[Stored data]
####################

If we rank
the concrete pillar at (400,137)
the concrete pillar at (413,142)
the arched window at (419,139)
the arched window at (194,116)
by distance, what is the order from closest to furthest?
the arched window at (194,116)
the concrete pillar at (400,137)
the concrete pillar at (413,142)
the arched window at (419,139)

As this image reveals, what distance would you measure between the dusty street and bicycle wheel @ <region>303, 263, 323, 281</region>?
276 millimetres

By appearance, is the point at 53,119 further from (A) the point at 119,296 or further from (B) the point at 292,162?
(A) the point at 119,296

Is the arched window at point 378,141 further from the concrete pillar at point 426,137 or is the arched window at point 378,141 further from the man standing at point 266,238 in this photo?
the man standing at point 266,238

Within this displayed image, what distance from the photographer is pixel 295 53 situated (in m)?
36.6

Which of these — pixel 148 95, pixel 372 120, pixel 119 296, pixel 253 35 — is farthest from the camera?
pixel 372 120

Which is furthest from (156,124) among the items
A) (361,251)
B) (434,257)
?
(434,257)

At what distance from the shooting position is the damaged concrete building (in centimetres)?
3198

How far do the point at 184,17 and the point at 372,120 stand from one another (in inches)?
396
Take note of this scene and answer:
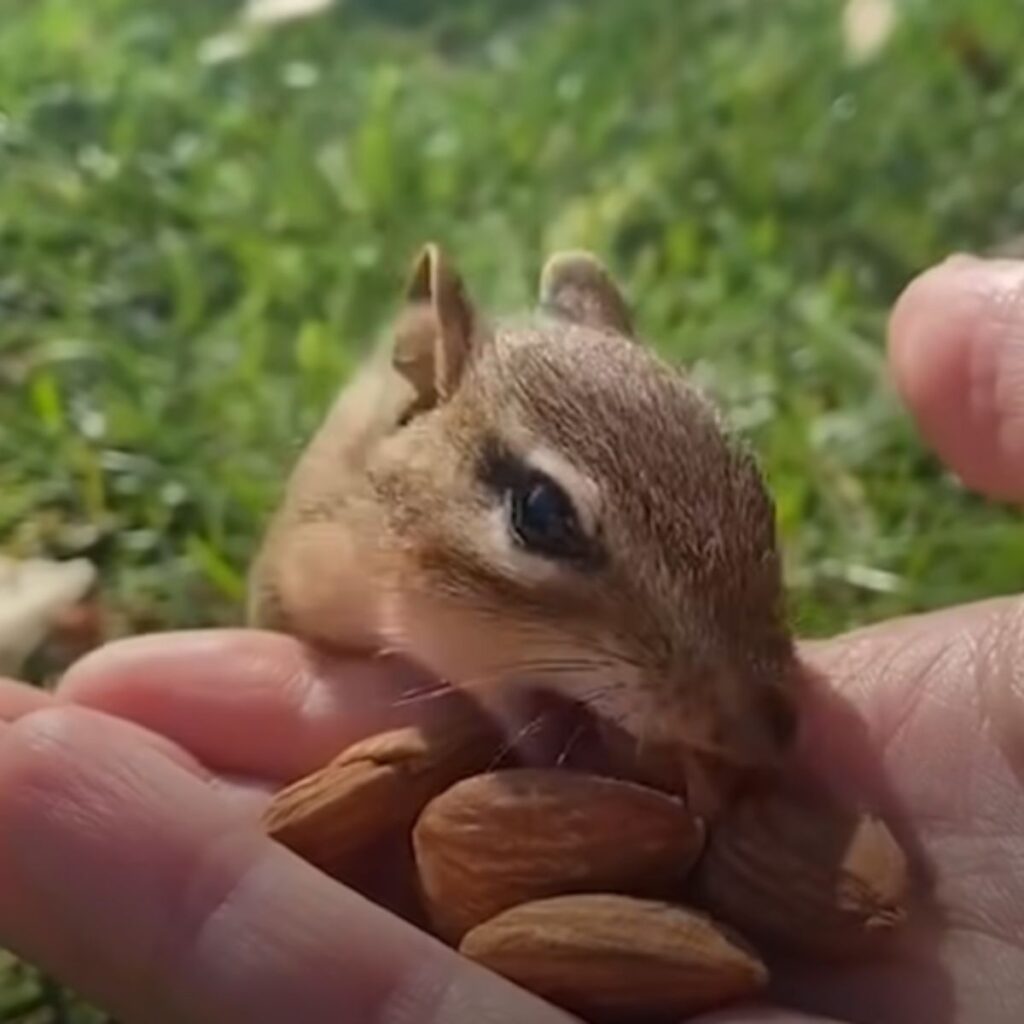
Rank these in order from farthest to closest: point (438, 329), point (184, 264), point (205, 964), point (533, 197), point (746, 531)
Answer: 1. point (533, 197)
2. point (184, 264)
3. point (438, 329)
4. point (746, 531)
5. point (205, 964)

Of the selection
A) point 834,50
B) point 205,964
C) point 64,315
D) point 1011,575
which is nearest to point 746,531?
point 205,964

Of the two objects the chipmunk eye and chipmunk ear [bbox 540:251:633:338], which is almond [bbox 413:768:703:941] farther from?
chipmunk ear [bbox 540:251:633:338]

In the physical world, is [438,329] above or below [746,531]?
above

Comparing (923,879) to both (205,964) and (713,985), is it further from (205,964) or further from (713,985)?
(205,964)

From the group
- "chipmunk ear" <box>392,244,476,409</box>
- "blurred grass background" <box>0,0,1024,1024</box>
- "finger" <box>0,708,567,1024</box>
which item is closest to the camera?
"finger" <box>0,708,567,1024</box>

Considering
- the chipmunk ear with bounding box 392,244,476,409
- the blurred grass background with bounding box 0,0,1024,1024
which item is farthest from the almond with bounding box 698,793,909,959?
the blurred grass background with bounding box 0,0,1024,1024

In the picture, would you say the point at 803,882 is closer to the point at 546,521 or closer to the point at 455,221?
the point at 546,521
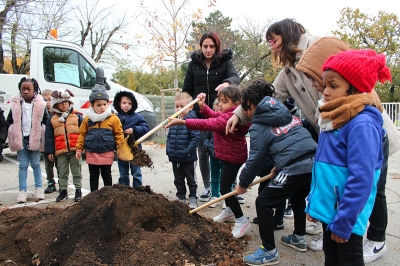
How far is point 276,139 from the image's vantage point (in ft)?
9.45

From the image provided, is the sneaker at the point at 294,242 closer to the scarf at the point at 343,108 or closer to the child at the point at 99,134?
the scarf at the point at 343,108

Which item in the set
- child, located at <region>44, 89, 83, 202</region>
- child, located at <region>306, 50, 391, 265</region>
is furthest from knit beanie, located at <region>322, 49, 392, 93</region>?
child, located at <region>44, 89, 83, 202</region>

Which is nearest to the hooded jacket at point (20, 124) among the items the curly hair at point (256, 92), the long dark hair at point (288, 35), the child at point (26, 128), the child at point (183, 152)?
the child at point (26, 128)

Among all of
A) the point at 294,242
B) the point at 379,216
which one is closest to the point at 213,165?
the point at 294,242

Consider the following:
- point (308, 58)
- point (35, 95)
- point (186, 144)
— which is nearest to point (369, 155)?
point (308, 58)

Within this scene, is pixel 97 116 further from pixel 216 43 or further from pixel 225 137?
pixel 216 43

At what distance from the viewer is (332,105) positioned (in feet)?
6.59

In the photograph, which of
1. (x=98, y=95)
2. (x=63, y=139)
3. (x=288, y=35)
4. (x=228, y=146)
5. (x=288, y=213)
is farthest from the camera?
(x=63, y=139)

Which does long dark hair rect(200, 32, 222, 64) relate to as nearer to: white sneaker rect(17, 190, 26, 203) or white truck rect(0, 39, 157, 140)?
white sneaker rect(17, 190, 26, 203)

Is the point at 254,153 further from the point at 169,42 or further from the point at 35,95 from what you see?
the point at 169,42

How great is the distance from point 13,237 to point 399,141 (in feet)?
11.5

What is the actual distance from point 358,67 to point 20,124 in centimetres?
456

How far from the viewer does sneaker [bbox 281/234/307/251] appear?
3309 millimetres

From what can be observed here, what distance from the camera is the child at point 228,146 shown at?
363 centimetres
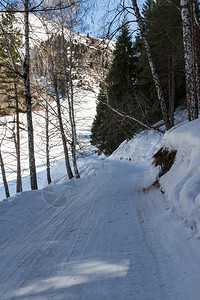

####################

=== Given instruction ===
Can you rewrite every row of the Stored data above as a numbered list, with blank lines left out and the pictures left out?

=== Exercise solution ===
1. If we rank
2. the concrete pillar at (400,137)
3. the concrete pillar at (413,142)
4. the arched window at (419,139)
5. the arched window at (194,116)
6. by distance, what is the order from closest to furthest?
7. the arched window at (194,116)
8. the concrete pillar at (400,137)
9. the concrete pillar at (413,142)
10. the arched window at (419,139)
11. As this image reveals, what distance would you measure between the dusty street and bicycle wheel @ <region>303, 263, 323, 281</region>?
12. 276 millimetres
13. By appearance, is the point at 53,119 further from (A) the point at 119,296 or further from (B) the point at 292,162?
14. (A) the point at 119,296
15. Is the arched window at point 378,141 further from the concrete pillar at point 426,137 or is the arched window at point 378,141 further from the man standing at point 266,238 in this photo?
16. the man standing at point 266,238
17. Within this displayed image, what distance from the photographer is pixel 295 53 situated (in m)?
18. 36.6
19. Which of these — pixel 148 95, pixel 372 120, pixel 119 296, pixel 253 35 — is farthest from the camera?
20. pixel 372 120
21. Which is furthest from (156,124) among the items
22. A) (361,251)
23. B) (434,257)
24. ?
25. (434,257)
26. At what distance from the shooting position is the damaged concrete building (in centimetres)?
27. 3198
28. How far do the point at 184,17 and the point at 372,120 stand from one another (in inches)?
29. 396
30. Take note of this scene and answer:
31. Rank these in order from farthest to closest: point (438, 329), point (184, 264), point (205, 964), point (533, 197), point (746, 531)
32. Answer: 1. point (533, 197)
33. 2. point (184, 264)
34. 3. point (438, 329)
35. 4. point (746, 531)
36. 5. point (205, 964)
37. Of the selection
38. A) point 834,50
39. B) point 205,964
40. C) point 64,315
41. D) point 1011,575
42. which is nearest to point 746,531?
43. point 205,964
44. Of the two objects the chipmunk eye and chipmunk ear [bbox 540:251:633:338], which is almond [bbox 413:768:703:941] farther from?
45. chipmunk ear [bbox 540:251:633:338]
46. In the physical world, is [438,329] above or below [746,531]?
47. above
48. Comparing (923,879) to both (205,964) and (713,985), is it further from (205,964) or further from (713,985)?
49. (205,964)
50. From the group
51. - "chipmunk ear" <box>392,244,476,409</box>
52. - "blurred grass background" <box>0,0,1024,1024</box>
53. - "finger" <box>0,708,567,1024</box>
54. which item is closest to the camera?
55. "finger" <box>0,708,567,1024</box>
56. Considering
57. - the chipmunk ear with bounding box 392,244,476,409
58. - the blurred grass background with bounding box 0,0,1024,1024
59. which item is farthest from the almond with bounding box 698,793,909,959?
60. the blurred grass background with bounding box 0,0,1024,1024
61. In the picture, would you say the point at 803,882 is closer to the point at 546,521 or closer to the point at 455,221?
62. the point at 546,521
63. How far is point 276,139 from the image's vantage point (in ft)?
64. 9.45
65. From the image provided, is the sneaker at the point at 294,242 closer to the scarf at the point at 343,108 or closer to the child at the point at 99,134?
66. the scarf at the point at 343,108
67. Which item in the set
68. - child, located at <region>44, 89, 83, 202</region>
69. - child, located at <region>306, 50, 391, 265</region>
70. is furthest from knit beanie, located at <region>322, 49, 392, 93</region>?
71. child, located at <region>44, 89, 83, 202</region>
72. Which is nearest to the hooded jacket at point (20, 124) among the items the curly hair at point (256, 92), the long dark hair at point (288, 35), the child at point (26, 128), the child at point (183, 152)?
73. the child at point (26, 128)
74. Among all of
75. A) the point at 294,242
76. B) the point at 379,216
77. which one is closest to the point at 213,165?
78. the point at 294,242
79. Consider the following:
80. - point (308, 58)
81. - point (35, 95)
82. - point (186, 144)
83. — which is nearest to point (369, 155)?
84. point (308, 58)
85. Within this scene, is pixel 97 116 further from pixel 216 43 or further from pixel 225 137?
86. pixel 216 43
87. At what distance from the viewer is (332,105) positioned (in feet)?
88. 6.59
89. In the photograph, which of
90. 1. (x=98, y=95)
91. 2. (x=63, y=139)
92. 3. (x=288, y=35)
93. 4. (x=228, y=146)
94. 5. (x=288, y=213)
95. is farthest from the camera?
96. (x=63, y=139)
97. Which does long dark hair rect(200, 32, 222, 64) relate to as nearer to: white sneaker rect(17, 190, 26, 203) or white truck rect(0, 39, 157, 140)?
98. white sneaker rect(17, 190, 26, 203)
99. Is the point at 254,153 further from the point at 169,42 or further from the point at 35,95 from what you see?
100. the point at 169,42
101. How great is the distance from point 13,237 to point 399,141 (in feet)?
102. 11.5
103. What is the actual distance from point 358,67 to point 20,124 in centimetres?
104. 456
105. How far from the viewer does sneaker [bbox 281/234/307/251] appear?
106. 3309 millimetres
107. From what can be observed here, what distance from the camera is the child at point 228,146 shown at?
108. 363 centimetres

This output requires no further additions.